====== Fragmento de página ======

Es una coincidencia casi cósmica que en la misma semana se estrenen dos documentales que aborden la temática de la identidad familiar y la exploración del pasado en busca de respuestas. Ya hablé previamente de Esa película que llevo conmigo, y ahora es el turno de La casa de Wannsee, de Poli Martínez Kaplun. La edad y la experiencia separan a las cineastas, siendo Poli la que despierta una búsqueda más apasionante, ya que su propio retoño genera un estallido que intenta resolver en este cálido documental.

Martínez Kaplun tiene un poco mas de asidero que la otra película mencionada, y la decisión de su hijo de celebrar el ritual judío del bar mitzvá, siendo ellos una familia que no practica la religión, le supuso una materia pendiente a saldar. Con un estilo más didáctico y con mucha tela para cortar, Poli va hilvanando un telar de historias que entremezclan la religión, el desarraigo, la identidad y la segregación racial en pleno albor de la Segunda Guerra Mundial y el incipiente nacismo. Partiendo en Alemania y pasando por Egipto y Suiza hasta llegar a Argentina en los años ’30, el material fotográfico y los relatos de la madre de la directora y sus hermanas sobre el prodigioso andar mundial de su clan es interesantísimo y cubre con creces los casi 70 minutos de metraje, sin huecos y con un pulso narrativo encomiable.

====== Información mostrada ======

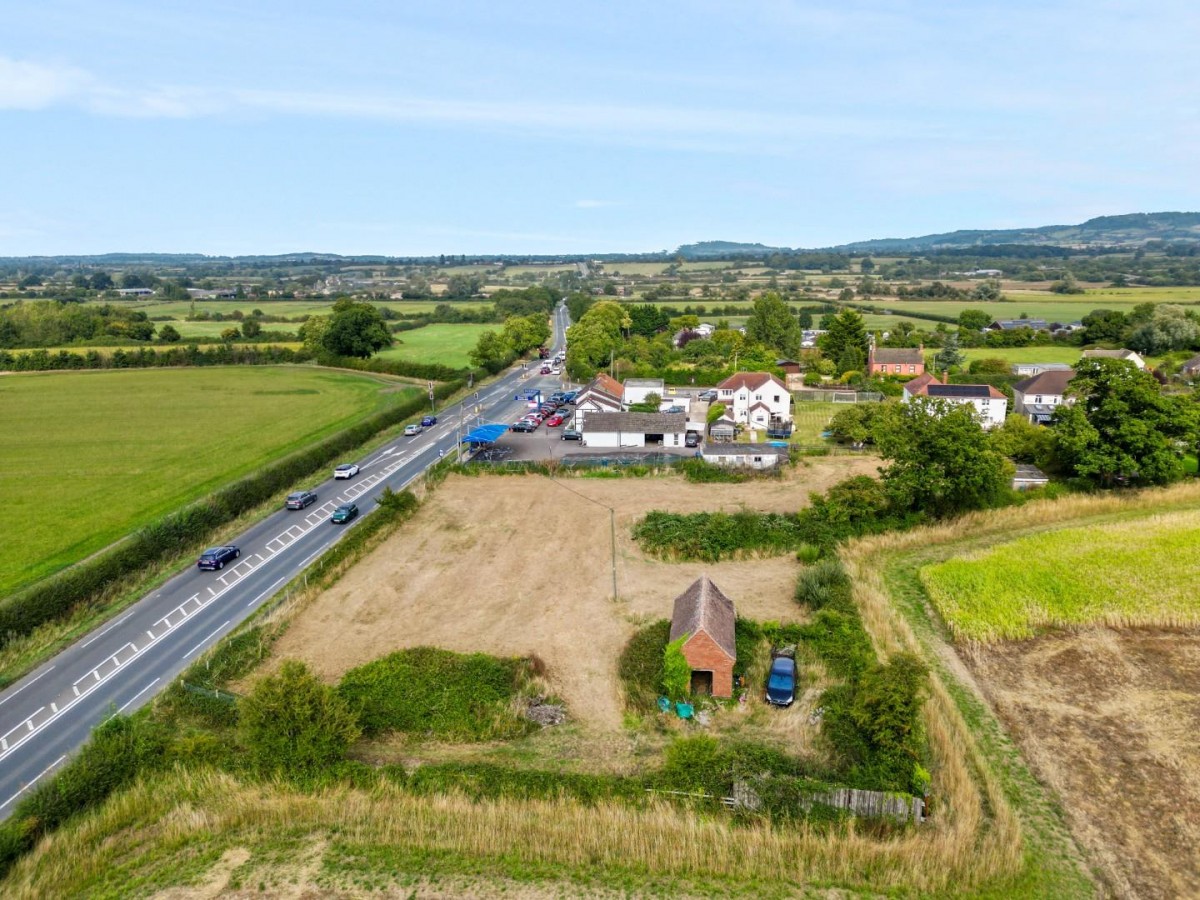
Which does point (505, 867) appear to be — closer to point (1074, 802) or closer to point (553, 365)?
point (1074, 802)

======

== Tarea propuesta ==
Responde, por favor, estas preguntas a partir del fragmento de página:
1. ¿Quién dirige La casa de Wannsee?
2. ¿Qué ritual judío decidió celebrar el hijo de la directora?
3. ¿Cuántos minutos de metraje tiene aproximadamente el documental?

== Respuesta esperada ==
1. Poli Martínez Kaplun.
2. El bar mitzvá.
3. Casi 70 minutos.